◆ Given task A: Reproduce the fighter pilot math article word for word.

◆ Text block:
=====
Fighter Pilot Math
To be sure, designing a fighter requires aerodynamic theories and principles involving advanced mathematics, but flying one requires mainly simple arithmetic. And the most common concept pilots need to master is ‘rate.’ Most of us are already familiar with various rates used in everyday life—like the speed of an automobile or the $3.499 price of gasoline (I hate that trailing 9!). Mathematically, rate is defined as the ratio between two related quantities in different units, like miles per hour or dollars per gallon. Common rates used in flying include speed (kts, knots, or nautical miles per hour), rate of climb or descent (fpm, or feet per minute), and fuel burn (pph, or pounds per hour). I'm not sure if it is considered being “good at math” to know that flying along at 360 kts is the equivalent to 6 nm per minute, or covering a mile every 10 seconds1; or that when air traffic control directs you to climb from 20,000 feet to 29,000 feet and to be level within the next six minutes that you need to maintain a minimum climb rate of 1,500 fpm2, but those are examples of the types of rate calculations that need to be second nature to fighter pilots. Fuel burn awareness is also important, especially for Navy folks around the ship where fuel is always at a premium—as is a place to land. If I’m in my trusty F/A-18C, for example, burning 2,400 pph per engine at high holding, it’s 20 minutes to land, and I need to cross the ramp with at least a 5.0 (5,000 pounds of fuel on board), how much fuel should I have right now? Easy, 6.63. Other math I routinely used during my flying career involved angular relationships. Without delving into all the reasons why (let’s leave that to the mathematicians), it is accepted that 1° equates to 100 feet at 1 nm. That is, if an aircraft is flying down a 3° glideslope, say, then the pilot would expect to be 1,200 feet above the touchdown elevation when 4 miles away, 900 feet at 3, 600 at 2, and 300 at 1.
=====
◆ Extracted entries:
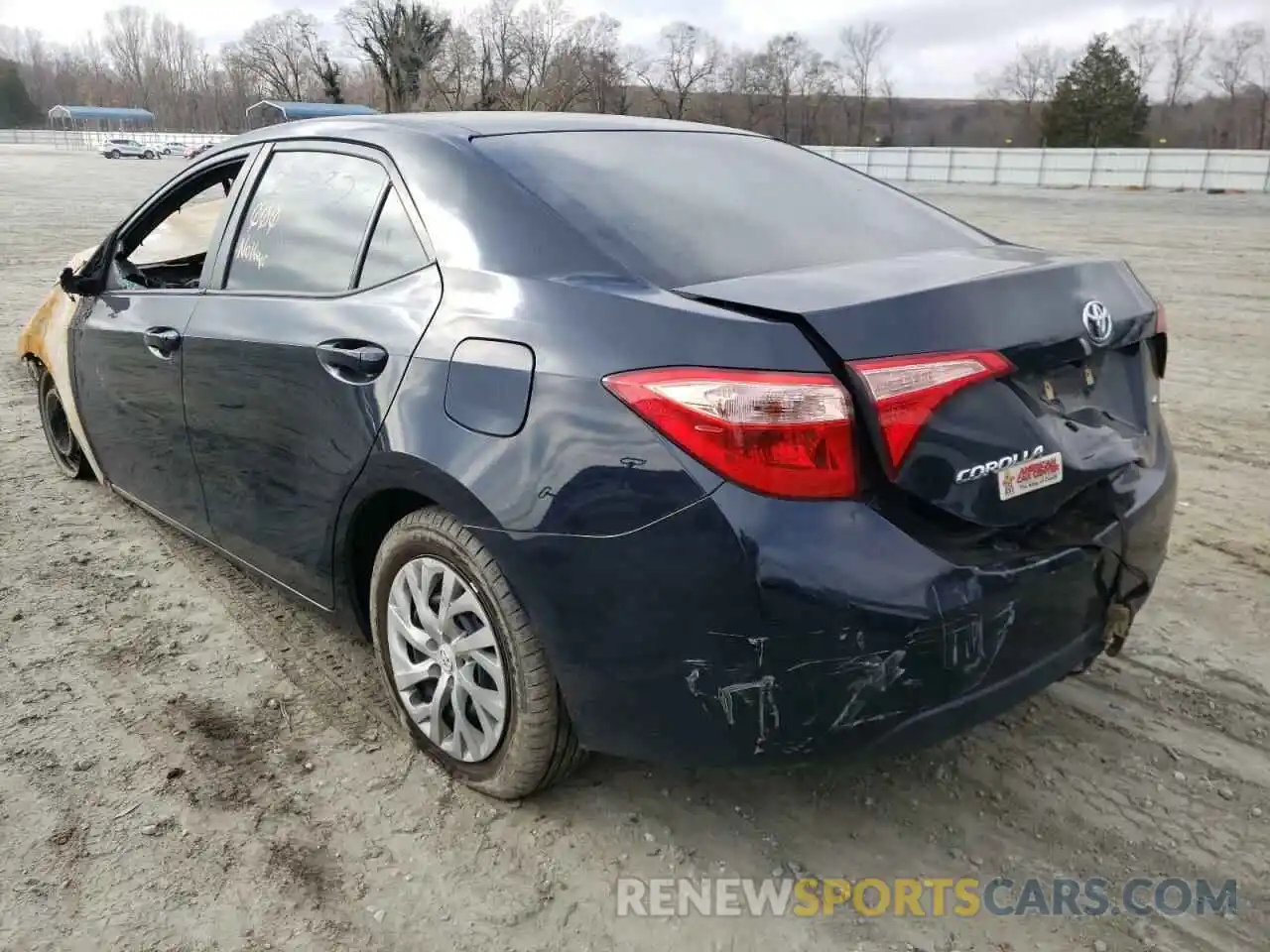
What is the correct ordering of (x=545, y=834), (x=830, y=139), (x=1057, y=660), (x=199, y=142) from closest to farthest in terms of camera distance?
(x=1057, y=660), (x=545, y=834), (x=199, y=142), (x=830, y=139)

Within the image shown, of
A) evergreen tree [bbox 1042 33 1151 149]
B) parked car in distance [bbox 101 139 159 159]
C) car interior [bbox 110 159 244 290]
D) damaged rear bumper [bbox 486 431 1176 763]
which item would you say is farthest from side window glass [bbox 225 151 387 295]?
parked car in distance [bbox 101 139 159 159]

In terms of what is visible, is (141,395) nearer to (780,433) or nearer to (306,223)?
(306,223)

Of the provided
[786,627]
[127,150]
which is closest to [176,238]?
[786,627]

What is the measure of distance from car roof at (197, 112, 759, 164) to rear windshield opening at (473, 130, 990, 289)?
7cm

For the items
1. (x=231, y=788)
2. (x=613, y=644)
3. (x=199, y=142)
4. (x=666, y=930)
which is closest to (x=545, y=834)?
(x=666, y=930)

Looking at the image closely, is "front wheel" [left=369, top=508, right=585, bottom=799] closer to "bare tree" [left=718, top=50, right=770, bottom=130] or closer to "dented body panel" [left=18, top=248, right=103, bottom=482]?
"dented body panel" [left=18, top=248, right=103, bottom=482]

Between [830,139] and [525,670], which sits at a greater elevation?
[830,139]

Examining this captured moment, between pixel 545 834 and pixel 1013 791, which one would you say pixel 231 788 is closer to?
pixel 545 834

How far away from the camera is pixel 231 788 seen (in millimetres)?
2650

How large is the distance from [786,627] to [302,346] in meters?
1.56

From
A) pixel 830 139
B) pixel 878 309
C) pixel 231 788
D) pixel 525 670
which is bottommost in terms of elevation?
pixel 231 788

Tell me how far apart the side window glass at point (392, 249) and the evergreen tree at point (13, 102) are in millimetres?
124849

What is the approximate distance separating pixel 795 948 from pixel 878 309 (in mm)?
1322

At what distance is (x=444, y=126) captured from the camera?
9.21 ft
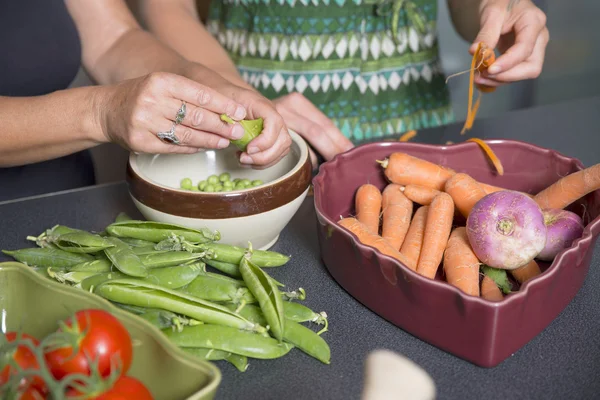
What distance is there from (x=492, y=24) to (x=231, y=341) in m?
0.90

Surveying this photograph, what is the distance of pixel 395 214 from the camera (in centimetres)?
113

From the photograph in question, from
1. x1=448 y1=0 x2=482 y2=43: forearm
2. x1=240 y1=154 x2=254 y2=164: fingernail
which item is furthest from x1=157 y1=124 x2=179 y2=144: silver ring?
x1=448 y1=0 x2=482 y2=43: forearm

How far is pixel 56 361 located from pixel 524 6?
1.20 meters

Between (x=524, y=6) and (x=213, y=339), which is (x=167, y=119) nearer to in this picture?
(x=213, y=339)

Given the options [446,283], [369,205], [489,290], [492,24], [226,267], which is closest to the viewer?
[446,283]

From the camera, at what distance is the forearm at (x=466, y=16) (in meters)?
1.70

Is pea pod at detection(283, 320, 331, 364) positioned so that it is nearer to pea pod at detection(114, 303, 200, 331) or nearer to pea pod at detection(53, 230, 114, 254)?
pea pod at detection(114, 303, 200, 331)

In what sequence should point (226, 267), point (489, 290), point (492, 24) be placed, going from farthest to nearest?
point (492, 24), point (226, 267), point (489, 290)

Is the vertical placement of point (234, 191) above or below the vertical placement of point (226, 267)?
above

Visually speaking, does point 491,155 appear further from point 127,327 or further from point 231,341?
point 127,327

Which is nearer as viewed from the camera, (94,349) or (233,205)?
=====
◆ Given task B: Gather each line from the listing above that contains the word "image", and copy those lines out.

◆ Final result A:
Fighter Pilot Math
To be sure, designing a fighter requires aerodynamic theories and principles involving advanced mathematics, but flying one requires mainly simple arithmetic. And the most common concept pilots need to master is ‘rate.’ Most of us are already familiar with various rates used in everyday life—like the speed of an automobile or the $3.499 price of gasoline (I hate that trailing 9!). Mathematically, rate is defined as the ratio between two related quantities in different units, like miles per hour or dollars per gallon. Common rates used in flying include speed (kts, knots, or nautical miles per hour), rate of climb or descent (fpm, or feet per minute), and fuel burn (pph, or pounds per hour). I'm not sure if it is considered being “good at math” to know that flying along at 360 kts is the equivalent to 6 nm per minute, or covering a mile every 10 seconds1; or that when air traffic control directs you to climb from 20,000 feet to 29,000 feet and to be level within the next six minutes that you need to maintain a minimum climb rate of 1,500 fpm2, but those are examples of the types of rate calculations that need to be second nature to fighter pilots. Fuel burn awareness is also important, especially for Navy folks around the ship where fuel is always at a premium—as is a place to land. If I’m in my trusty F/A-18C, for example, burning 2,400 pph per engine at high holding, it’s 20 minutes to land, and I need to cross the ramp with at least a 5.0 (5,000 pounds of fuel on board), how much fuel should I have right now? Easy, 6.63. Other math I routinely used during my flying career involved angular relationships. Without delving into all the reasons why (let’s leave that to the mathematicians), it is accepted that 1° equates to 100 feet at 1 nm. That is, if an aircraft is flying down a 3° glideslope, say, then the pilot would expect to be 1,200 feet above the touchdown elevation when 4 miles away, 900 feet at 3, 600 at 2, and 300 at 1.

◆ Final result B:
Within the image shown, of
Looking at the image closely, is "front wheel" [left=369, top=508, right=585, bottom=799] closer to "bare tree" [left=718, top=50, right=770, bottom=130] or closer to "dented body panel" [left=18, top=248, right=103, bottom=482]?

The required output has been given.